(Document)
::::
A Premature Reflection

Updated: Sep 9, 2022


A photo of the Union pacific railroad in West Allis, Wisconsin, featuring Jake. The photo showcases what I needed all along.



 

In the summer of 2017, I had finally realized I was alone.

It was a timid and unpleasant feeling, one that is memorable for years to come. Yet it wasn’t sudden like a punch to the throat, nor was it a crack of the whip, much like a poem I wrote a month ago. These feelings wouldn’t fully manifest within me until the spring of 2018.

Every single summer was the same. I loved each and every one. Yet, this one felt different. I felt like something significant was missing.

Having recently downloaded social media was most likely a precursor to what I was already feeling. I desired to stay connected to my beloved friends, and this idea led to the spiraling downfall known as freshmen year.


It made me realize what I was missing, and it showed me just how lonely I really was.

I was never invited to anything. I couldn’t afford a passing thought from my peers. I thought I was predisposed to permanent loneliness.


The summer was calling for a change; a change in my weak mentality. I was missing out on parties, on pleasure, on happiness.


This is what I’m missing, I told myself. I wanted this. I needed this.



 

This new mentality instilled within me led to the notorious beginning of freshmen year. I had rejected my old character and was ready for the flood of new friends to start knocking on my door. All I needed was a method of getting people to talk to me. Many of my peers respected me and thought I was intelligent— yet they would never dare become friends with me.

I decided to start by helping others with homework.


That idea was among the worst I’ve ever had.


The service I provided soon turned into slavery, and the snow began to fall. This experience is sighted in ‘Unwanted,’ a poem of mine written in February 2018. At first, I had inflicted blame on the negligence and incompetence of my peers. Perhaps this was the right call, as a few of them have attended anti-shutdown protests.
::::
(Material supplied)
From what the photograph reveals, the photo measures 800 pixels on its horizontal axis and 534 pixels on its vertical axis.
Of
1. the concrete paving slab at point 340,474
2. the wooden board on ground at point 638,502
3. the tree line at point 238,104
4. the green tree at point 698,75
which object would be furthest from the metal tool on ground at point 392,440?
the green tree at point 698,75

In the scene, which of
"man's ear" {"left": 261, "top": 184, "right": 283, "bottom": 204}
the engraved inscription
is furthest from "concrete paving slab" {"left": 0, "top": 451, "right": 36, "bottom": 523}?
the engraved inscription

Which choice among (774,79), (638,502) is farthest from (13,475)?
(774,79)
::::
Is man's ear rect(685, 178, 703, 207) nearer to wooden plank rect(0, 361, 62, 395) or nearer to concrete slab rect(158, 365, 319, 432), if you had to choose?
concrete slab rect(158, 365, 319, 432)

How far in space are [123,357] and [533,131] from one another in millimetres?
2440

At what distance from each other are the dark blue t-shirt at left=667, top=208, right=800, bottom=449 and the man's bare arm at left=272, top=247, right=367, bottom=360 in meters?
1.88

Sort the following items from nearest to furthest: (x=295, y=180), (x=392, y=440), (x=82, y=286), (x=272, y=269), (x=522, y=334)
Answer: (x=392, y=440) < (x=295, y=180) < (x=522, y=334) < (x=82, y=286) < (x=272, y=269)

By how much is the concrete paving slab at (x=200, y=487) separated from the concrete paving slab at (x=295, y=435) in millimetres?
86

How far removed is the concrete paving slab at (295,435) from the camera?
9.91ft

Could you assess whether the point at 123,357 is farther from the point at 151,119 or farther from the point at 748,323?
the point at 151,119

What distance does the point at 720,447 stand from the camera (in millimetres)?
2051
::::
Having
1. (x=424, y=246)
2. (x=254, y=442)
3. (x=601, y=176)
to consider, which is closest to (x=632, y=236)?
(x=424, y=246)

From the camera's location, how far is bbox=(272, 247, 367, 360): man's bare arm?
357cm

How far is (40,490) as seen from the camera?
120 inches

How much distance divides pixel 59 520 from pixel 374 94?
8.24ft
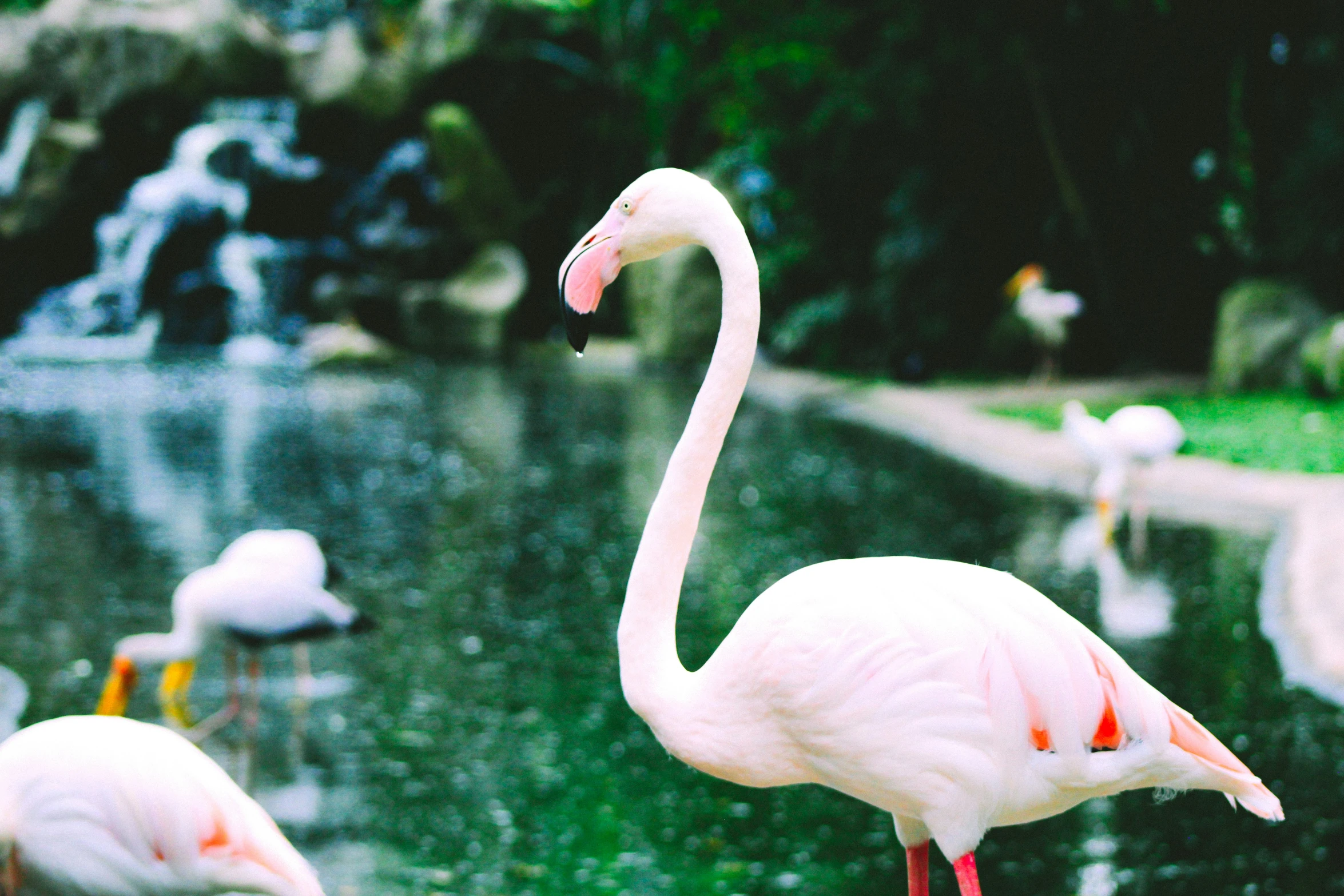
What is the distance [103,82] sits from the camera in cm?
::::
(Job) Could you carry on the personal essay about loneliness and freshman year, starting after its last sentence?

(Task answer)
Yet as the winter grew weary and my depression grew stronger, I had shifted the blame not the incompetence of others, but the incompetence of myself.


In March, I was frail and weak. I had no purpose to serve and no goals. I had no one to go to, and no one to be with.

I let others step on me and crush me. All just so they would stop by.


I had lost myself.


As my social life was either non-existent or the equivalent of a living wreck, I fell into a hole of depression. April 2018 was the climax of the low; I had never felt more alone.

I started to turn to old hobbies to distance myself from my school. I wanted to get back what I felt was missing, even if I didn’t know quite what. Perhaps it was a sense of accomplishment.

I had finally finished a long manuscript of some bullshit I threw together, which was titled 2050.

This completion energized me. This completion gave me enough hope, and uplifted my spirts enough to keep me moving. For once in a very long time, I had felt motivated.


 

By the time sophomore year rolled around, I had grown just a little. I had polished some of the rough edges, and finally had a minimal grasp on what high schoolers found socially acceptable. I was not alone anymore, and I finally fit into a group.

Yet, something was still missing.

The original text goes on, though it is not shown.